The religious exemption baffles child care experts. Gail Piggott with the Alabama Partnership for Children has been fighting to regulate religious day cares for years.

“This isn’t about religion and people’s faith,” she said. “It’s about common sense and protecting children.”

Many faith-based day cares choose to be licensed, following the same standards as secular facilities. But day cares have a financial incentive to seek the religious exemption: Less regulation means lower costs because they can hire fewer workers, offer little or no staff training, and rarely face the upgrades that government inspectors require.

Often, Reveal found, religious day cares cater to low-income parents who are desperate to save money and trust any institution associated with the church.

But freedom from government regulation does not stop thousands of religious day cares from collecting millions of dollars a year in government funding to care for poor children. In the states with the broadest exemptions, these day cares amassed almost $323 million in government child care subsidies from 2011 to 2014, according to available data from five states.

Limited oversight means problems are hard to track. But in the available records, Reveal found that freedom from regulation can come at a high price for children.

Babies at religious day cares in Indiana languished in dirty diapers for so long that their bottoms became blistered and bloodied, and children wandered alone onto busy highways. Parents detailed these and other problems in 1,800 complaints filed with the state between 2007 and 2014. But in one-third of these cases, child care regulators informed parents that their concerns fell outside the state’s legal purview. “Supervision,” they wrote again and again, “is not required in a ministry.”

Investigations from Missouri’s child care licensing division show children there were put in dangerous situations dozens of times from 2010 to 2014. Understaffing was a common theme. At one religious day care, a pair of 3-year-olds escaped from the day care and later were found in the rain by police; at another, workers said toddlers were drugged with Benadryl to knock them out for naps and keep them quiet. One 5-year-old boy was forgotten in a van, where he could have suffocated, and told investigators: “No windows open. No air. I got sweaty.” Records show that many of these dangers sparked little more than a slap on the wrist from the state, such as a requirement that the facilities update their parent handbook.

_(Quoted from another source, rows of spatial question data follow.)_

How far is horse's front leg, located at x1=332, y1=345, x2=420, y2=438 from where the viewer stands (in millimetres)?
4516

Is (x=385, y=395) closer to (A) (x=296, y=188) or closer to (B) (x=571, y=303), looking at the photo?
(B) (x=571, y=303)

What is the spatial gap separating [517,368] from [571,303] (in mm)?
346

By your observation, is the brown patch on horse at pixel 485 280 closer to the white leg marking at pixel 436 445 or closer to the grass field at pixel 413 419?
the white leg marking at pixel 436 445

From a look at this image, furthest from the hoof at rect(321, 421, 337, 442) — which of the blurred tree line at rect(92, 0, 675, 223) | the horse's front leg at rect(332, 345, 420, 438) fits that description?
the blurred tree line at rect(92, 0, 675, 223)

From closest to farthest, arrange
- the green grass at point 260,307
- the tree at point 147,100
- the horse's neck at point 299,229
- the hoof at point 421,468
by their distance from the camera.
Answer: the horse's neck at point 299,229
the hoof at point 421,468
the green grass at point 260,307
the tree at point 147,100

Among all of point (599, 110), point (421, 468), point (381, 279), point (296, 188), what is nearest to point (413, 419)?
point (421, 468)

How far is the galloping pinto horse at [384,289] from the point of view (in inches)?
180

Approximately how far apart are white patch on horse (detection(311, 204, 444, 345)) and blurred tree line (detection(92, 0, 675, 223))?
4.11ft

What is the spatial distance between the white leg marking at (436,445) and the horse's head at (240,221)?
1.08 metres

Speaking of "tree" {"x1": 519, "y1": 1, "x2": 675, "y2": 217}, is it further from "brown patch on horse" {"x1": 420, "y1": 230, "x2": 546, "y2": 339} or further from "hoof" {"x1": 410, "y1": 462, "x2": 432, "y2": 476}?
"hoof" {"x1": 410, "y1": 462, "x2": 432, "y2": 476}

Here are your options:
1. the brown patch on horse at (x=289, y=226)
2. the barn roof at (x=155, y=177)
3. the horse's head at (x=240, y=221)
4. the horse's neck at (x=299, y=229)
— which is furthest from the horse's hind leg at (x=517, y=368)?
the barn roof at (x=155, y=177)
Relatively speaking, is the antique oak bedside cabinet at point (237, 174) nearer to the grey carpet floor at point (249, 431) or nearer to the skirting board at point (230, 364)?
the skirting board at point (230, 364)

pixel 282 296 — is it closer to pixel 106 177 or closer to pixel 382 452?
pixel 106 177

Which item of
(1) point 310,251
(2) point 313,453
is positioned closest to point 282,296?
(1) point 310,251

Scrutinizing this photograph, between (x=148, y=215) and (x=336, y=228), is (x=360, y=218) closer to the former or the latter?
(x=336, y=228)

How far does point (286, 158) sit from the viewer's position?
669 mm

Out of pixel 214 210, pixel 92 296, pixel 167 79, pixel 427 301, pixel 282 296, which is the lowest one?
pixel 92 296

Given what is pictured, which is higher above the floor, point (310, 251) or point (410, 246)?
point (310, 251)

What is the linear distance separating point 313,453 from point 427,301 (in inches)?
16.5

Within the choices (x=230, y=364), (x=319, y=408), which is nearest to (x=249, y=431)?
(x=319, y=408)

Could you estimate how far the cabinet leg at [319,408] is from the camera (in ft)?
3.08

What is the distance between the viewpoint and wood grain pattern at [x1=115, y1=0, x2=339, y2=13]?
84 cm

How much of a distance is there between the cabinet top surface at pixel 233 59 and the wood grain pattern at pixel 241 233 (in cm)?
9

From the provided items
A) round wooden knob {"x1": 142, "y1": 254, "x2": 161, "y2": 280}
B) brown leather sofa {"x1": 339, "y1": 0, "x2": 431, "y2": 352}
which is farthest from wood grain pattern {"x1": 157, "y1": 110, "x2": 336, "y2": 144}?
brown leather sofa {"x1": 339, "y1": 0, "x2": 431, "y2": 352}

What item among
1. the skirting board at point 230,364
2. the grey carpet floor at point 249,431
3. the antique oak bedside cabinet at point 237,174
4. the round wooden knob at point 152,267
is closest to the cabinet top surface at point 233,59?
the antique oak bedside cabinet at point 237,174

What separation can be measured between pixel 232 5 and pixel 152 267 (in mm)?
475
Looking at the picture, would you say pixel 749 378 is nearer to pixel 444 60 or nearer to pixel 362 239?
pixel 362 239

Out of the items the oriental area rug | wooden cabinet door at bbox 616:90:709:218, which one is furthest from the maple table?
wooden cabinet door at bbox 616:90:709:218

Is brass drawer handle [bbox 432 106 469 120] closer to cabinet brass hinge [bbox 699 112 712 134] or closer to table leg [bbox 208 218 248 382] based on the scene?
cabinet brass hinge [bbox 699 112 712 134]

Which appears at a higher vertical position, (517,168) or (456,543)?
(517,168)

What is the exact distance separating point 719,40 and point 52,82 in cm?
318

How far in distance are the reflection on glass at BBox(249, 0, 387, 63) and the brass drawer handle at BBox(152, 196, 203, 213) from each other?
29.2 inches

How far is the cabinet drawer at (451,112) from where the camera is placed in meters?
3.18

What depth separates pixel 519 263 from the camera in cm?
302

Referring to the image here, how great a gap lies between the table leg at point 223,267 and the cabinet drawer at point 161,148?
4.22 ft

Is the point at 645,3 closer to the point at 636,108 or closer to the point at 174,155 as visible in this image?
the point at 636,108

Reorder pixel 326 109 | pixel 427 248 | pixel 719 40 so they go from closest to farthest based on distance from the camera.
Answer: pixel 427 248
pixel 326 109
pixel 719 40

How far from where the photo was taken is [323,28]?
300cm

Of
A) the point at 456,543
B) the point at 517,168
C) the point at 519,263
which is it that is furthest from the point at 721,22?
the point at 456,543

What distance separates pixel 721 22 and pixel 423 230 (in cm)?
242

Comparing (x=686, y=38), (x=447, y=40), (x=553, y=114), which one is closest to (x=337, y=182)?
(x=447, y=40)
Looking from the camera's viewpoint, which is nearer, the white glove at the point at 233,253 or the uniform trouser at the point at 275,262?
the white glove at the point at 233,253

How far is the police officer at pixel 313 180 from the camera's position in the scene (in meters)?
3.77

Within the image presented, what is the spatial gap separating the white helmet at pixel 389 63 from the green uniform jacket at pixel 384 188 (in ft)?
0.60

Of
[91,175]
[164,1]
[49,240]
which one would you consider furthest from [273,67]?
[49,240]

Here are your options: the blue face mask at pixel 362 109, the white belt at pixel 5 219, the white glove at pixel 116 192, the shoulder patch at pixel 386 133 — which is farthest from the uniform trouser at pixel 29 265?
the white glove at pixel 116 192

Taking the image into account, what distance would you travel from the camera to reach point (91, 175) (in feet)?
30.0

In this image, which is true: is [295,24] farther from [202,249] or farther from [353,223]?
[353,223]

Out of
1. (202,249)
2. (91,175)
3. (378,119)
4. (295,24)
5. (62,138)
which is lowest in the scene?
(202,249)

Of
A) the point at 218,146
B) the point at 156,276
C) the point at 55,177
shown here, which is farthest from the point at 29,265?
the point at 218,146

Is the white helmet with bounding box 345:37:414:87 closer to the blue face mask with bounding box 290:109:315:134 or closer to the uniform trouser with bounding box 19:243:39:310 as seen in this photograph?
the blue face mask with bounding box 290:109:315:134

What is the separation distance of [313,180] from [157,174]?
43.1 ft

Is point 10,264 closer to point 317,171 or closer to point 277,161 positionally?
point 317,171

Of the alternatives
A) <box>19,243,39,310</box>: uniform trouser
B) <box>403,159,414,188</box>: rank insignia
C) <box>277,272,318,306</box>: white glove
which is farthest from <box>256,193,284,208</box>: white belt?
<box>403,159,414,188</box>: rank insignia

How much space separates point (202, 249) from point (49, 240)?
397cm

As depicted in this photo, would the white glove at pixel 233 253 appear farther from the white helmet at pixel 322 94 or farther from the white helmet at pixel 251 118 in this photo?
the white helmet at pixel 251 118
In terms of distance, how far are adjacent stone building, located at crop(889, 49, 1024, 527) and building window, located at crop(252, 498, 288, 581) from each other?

Children in Alabama faith-based day cares were so poorly supervised that one disabled girl was left to soak in her own vomit until her mother arrived and another 6-year-old was trampled so hard by an older classmate that he developed a brain injury and had three teeth knocked loose, according to parent complaints filed with the state’s two largest counties since 2010. The Alabama Department of Human Resources, the agency that licenses secular day cares, had no power to investigate, let alone shut down any of these religious day cares for shoddy care. Local law enforcement agencies and health departments can investigate problems, but many of the issues parents complained about broke no rules.

***

As soon as Juan Cardenas heard his son was missing, he jumped into his car, his mind racing. When he finally slowed down, he started praying. “God, whatever happens, he’s in your hands,” he remembers thinking.

Juan Cardenas relied on word-of-mouth when he chose to place his son, Carlos, in a religious day care in Indianapolis. “I thought they were going to do a good job because they served God,” he said.